[Spatial reasoning question data]
__________________________________________________

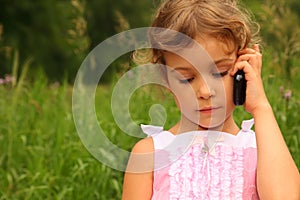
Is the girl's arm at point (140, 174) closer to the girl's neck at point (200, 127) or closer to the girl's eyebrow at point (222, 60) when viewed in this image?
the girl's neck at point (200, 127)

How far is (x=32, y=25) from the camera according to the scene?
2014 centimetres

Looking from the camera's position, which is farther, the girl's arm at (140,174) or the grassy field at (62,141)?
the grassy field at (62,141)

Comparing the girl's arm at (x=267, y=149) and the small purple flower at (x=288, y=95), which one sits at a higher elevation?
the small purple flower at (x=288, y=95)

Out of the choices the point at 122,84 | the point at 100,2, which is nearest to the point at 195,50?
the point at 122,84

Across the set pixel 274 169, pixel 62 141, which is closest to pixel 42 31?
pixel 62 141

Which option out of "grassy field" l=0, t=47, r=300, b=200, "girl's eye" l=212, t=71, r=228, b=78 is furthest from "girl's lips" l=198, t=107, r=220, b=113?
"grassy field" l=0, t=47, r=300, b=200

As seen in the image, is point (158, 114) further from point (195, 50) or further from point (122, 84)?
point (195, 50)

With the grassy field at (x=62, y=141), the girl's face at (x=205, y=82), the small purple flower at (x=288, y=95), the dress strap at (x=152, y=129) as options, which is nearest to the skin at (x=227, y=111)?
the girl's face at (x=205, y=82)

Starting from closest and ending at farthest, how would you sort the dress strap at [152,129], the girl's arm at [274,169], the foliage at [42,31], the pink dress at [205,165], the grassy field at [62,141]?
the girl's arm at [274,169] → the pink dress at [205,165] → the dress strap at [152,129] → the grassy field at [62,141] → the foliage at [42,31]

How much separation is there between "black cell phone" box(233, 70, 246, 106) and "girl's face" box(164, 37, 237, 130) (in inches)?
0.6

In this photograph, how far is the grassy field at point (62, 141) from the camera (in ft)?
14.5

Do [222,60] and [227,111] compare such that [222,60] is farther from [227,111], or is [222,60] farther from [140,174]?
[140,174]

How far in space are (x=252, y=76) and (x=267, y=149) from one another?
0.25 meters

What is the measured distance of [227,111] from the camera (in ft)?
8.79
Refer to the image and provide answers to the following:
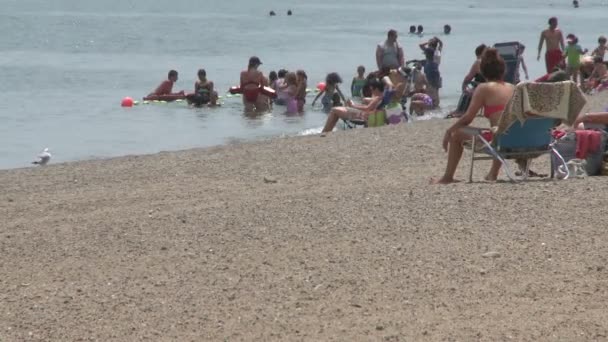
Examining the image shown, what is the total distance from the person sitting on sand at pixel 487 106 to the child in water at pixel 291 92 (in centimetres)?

__________________________________________________

Directive: Please list each line above that contains the word "nearest", counting only matches with the same case.

Complete response:
Out of the choices the point at 122,84 | the point at 100,2, which is nearest to the point at 195,50?
With the grassy field at (x=62, y=141), the girl's face at (x=205, y=82), the small purple flower at (x=288, y=95), the dress strap at (x=152, y=129) as options, which is nearest to the skin at (x=227, y=111)?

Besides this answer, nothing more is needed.